**** DATA ****

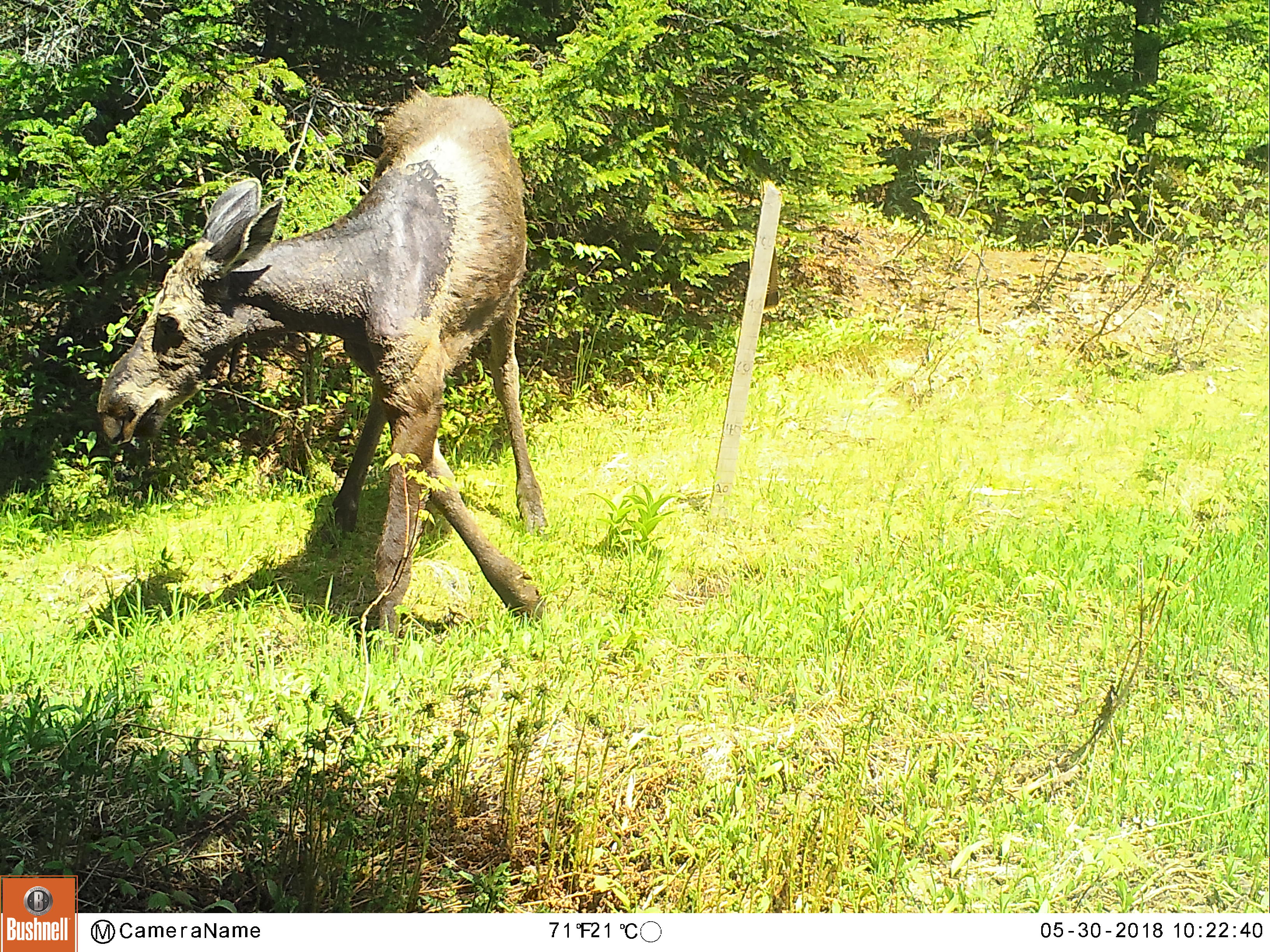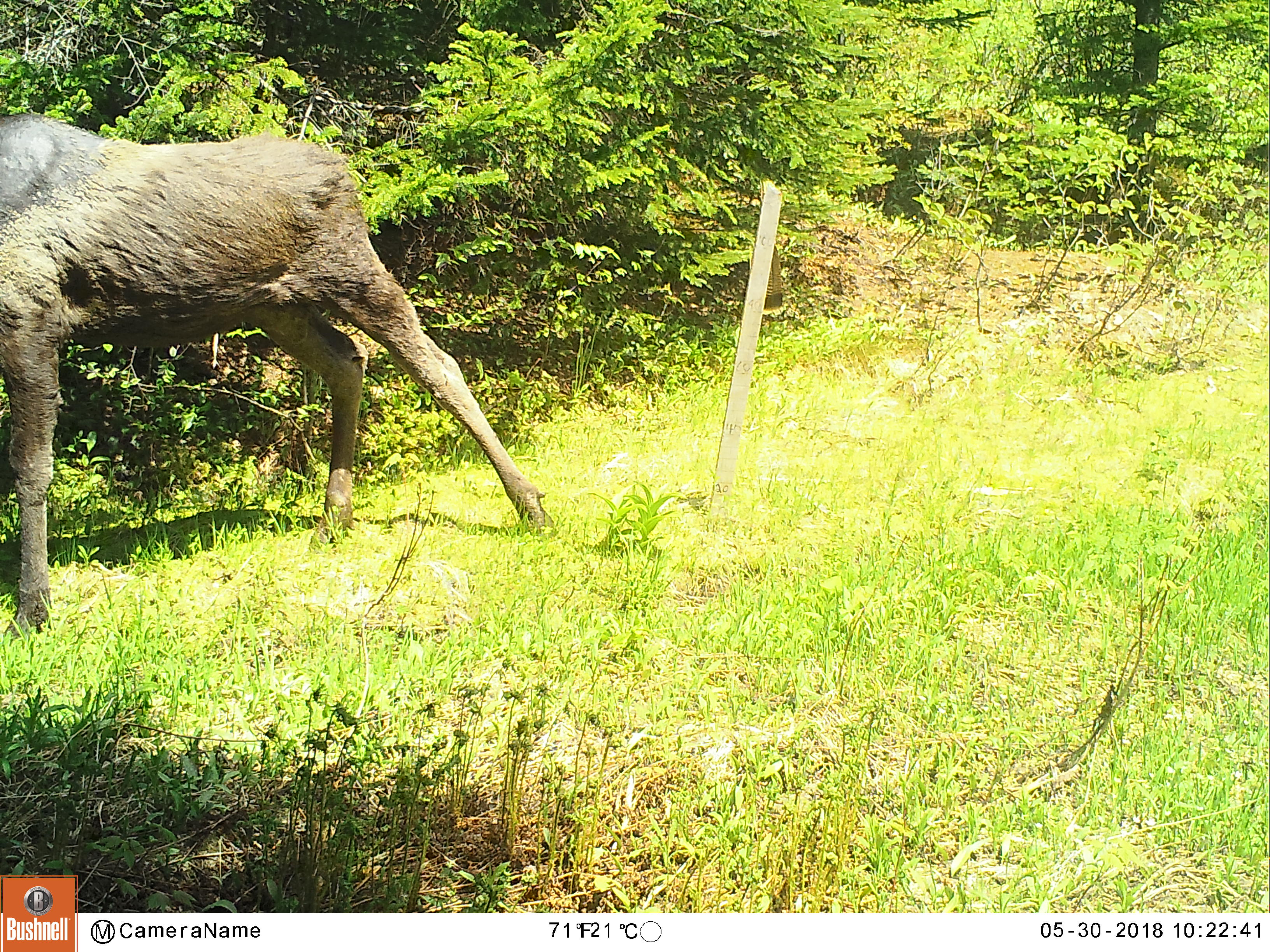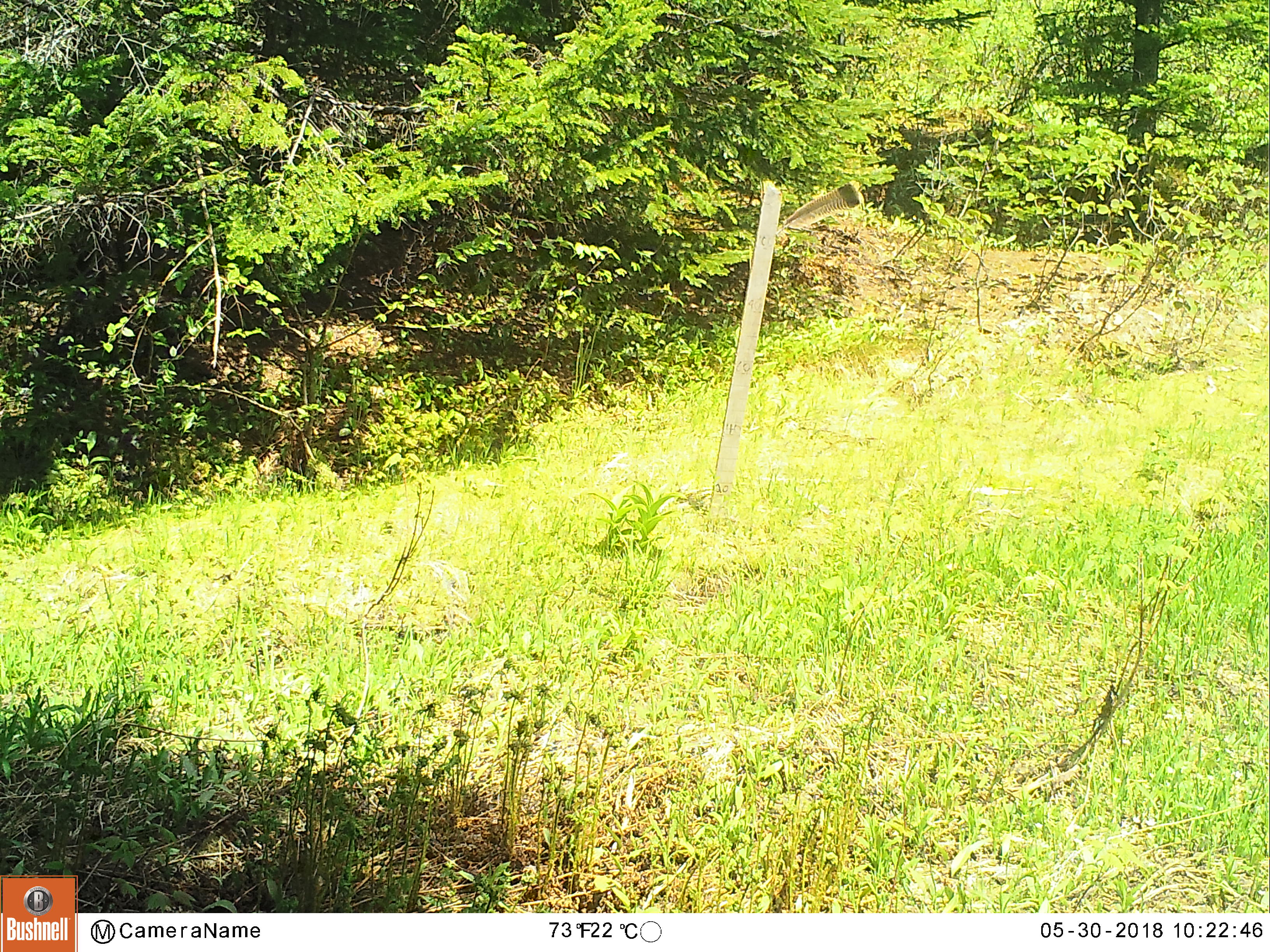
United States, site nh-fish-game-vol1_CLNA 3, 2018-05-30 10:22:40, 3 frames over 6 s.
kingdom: Animalia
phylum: Chordata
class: Mammalia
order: Artiodactyla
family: Cervidae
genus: Alces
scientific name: Alces alces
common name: moose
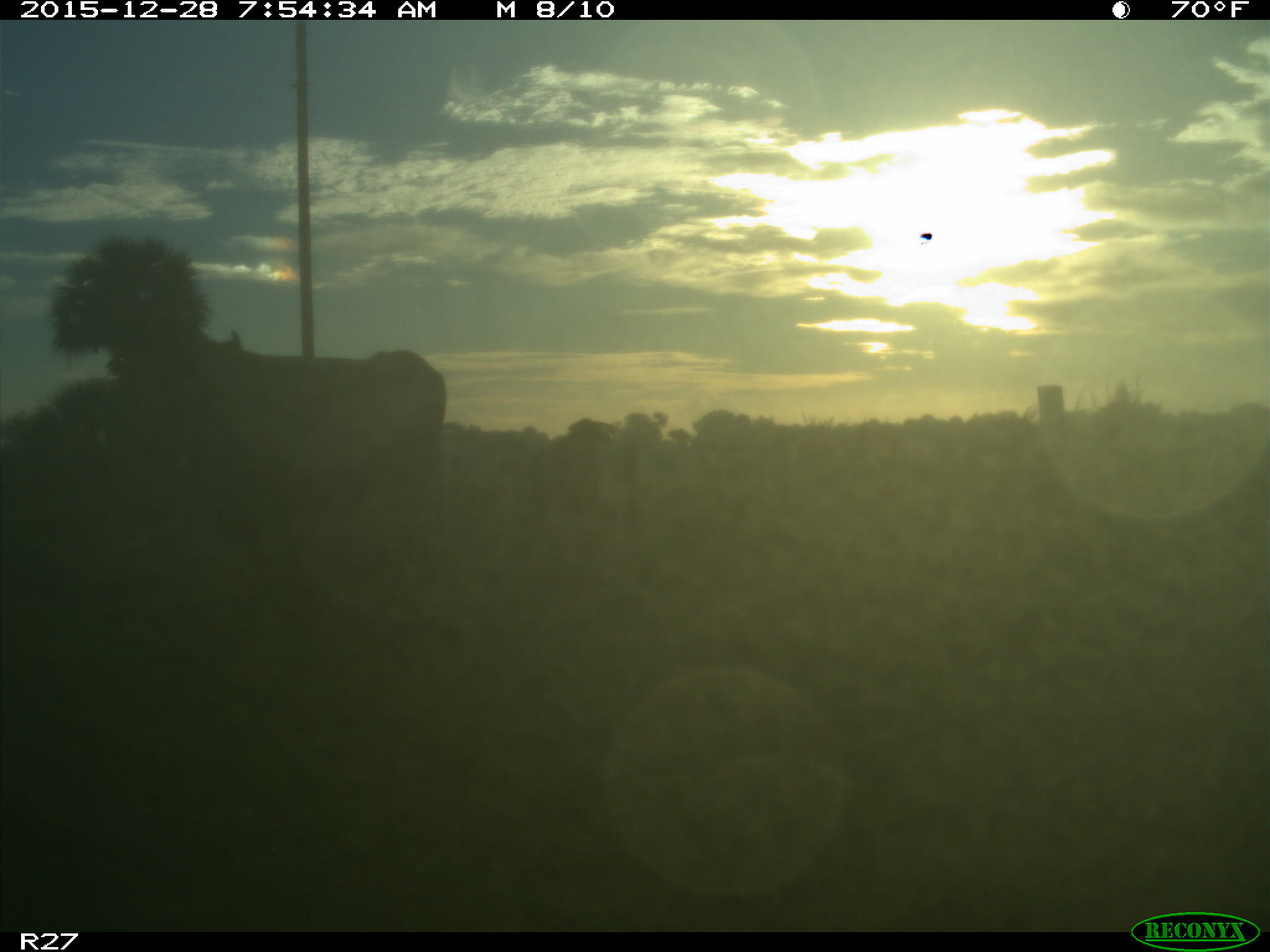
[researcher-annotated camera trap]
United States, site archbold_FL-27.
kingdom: Animalia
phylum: Chordata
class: Mammalia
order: Artiodactyla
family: Bovidae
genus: Bos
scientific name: Bos taurus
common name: domestic cow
Bos taurus (domestic cow).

****

TASK DIRECTIONS – Could you copy out every record exactly, minus the pictures?

ANSWER AREA –
United States, site nh-fish-game-vol1_CLNA 3, 2018-05-30 10:22:40, 3 frames over 6 s.
kingdom: Animalia
phylum: Chordata
class: Mammalia
order: Artiodactyla
family: Cervidae
genus: Alces
scientific name: Alces alces
common name: moose
[researcher-annotated camera trap]
United States, site archbold_FL-27.
kingdom: Animalia
phylum: Chordata
class: Mammalia
order: Artiodactyla
family: Bovidae
genus: Bos
scientific name: Bos taurus
common name: domestic cow
Bos taurus (domestic cow).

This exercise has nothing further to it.